Restlessly pacing, getting lost and confused: Wandering is a common symptom of dementia that could lead to dangerous situations.  If a person is not in immediate danger, families should first try to address their wandering with gentle work-arounds. 

“If they’re just wandering into the kitchen to get a snack, maybe you just leave an easy-to-eat snack on the counter, and they get that and they go back to bed,” Dulaney said. “You want to do the least restrictive thing first.” 

However, a person who wanders out of a home can get into potentially life-threatening situations. Dulaney recommended first installing door knob safety covers for exterior doors, in addition to purchasing a GPS tracking bracelet. Deadbolts could be an alternative if door knob safety covers aren’t effective. Either way, a person should not be left alone at home. 

She also recommended electronic monitors equipped with motion sensors. As alarms can be frightening, she said remote alarms that alert a caregiver or family member are a better option. Bells or chimes attached to a door could work as well, especially for light sleepers. 

According to Jennie Clark, a gerontologist at Stanford Health Care, families that plan to set up home security systems should always seek consent from their loved ones, as long as the person still has the capacity to make decisions for themselves. But, some may not welcome the plan. In that case, she noted that the family should seek common ground and ask a loved one: “What are your goals for yourself? What are your hopes in terms of where you live?” 

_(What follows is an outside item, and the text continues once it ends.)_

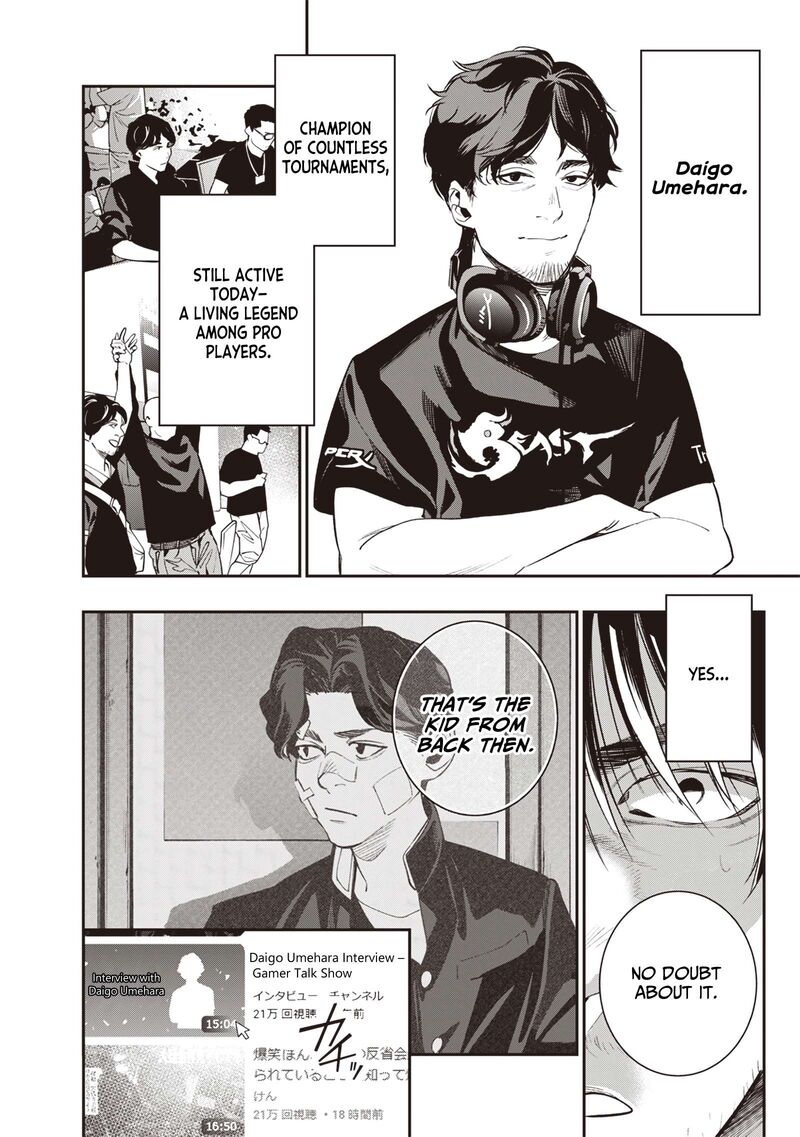 Tensei Kaku Gamer Ouji Demo Kateru Isekai Kouryaku Chapter 1 Page 51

“And if they say, ‘I want to stay at home. Please don’t ever put me in a nursing home,’ or, ‘Please don’t ever move me to assisted living,’” Clark said, “then you say, ‘I really want to make that happen for you. That’s important for me too. But in order to do that, there are some things that are my responsibility in helping care for you that I need to do, and so, can we talk about these things and are you okay with these things?’” 

It helps to write down the plan on a piece of paper where family members agree to setting up a monitoring system. “Nothing has to be forever, so you can try it and see how it works,” Clark said. “If it works well, that’s great.” If it doesn’t work, Clark recommended consulting with a loved one’s neurologist or primary care physician to discuss ways to move forward with an appropriate care plan. 

“Advanced care planning and care planning in general is becoming very popular — thankfully, and it should be,” Clark said. “Many physicians are being trained on that, so they’re able to have these discussions with their patients.”  

One last key step: Look into financial assistance for dementia-friendly home modifications

Planning ahead can pay off: Caregiving consultant Lydia Chan adds, “Don’t pay everything out of pocket until you check if you qualify for a home modifications grant. Consider that some grants only cover specific modifications, so you may have to apply for more than one—a small price to pay in comparison to taking on the entire financial burden yourself.”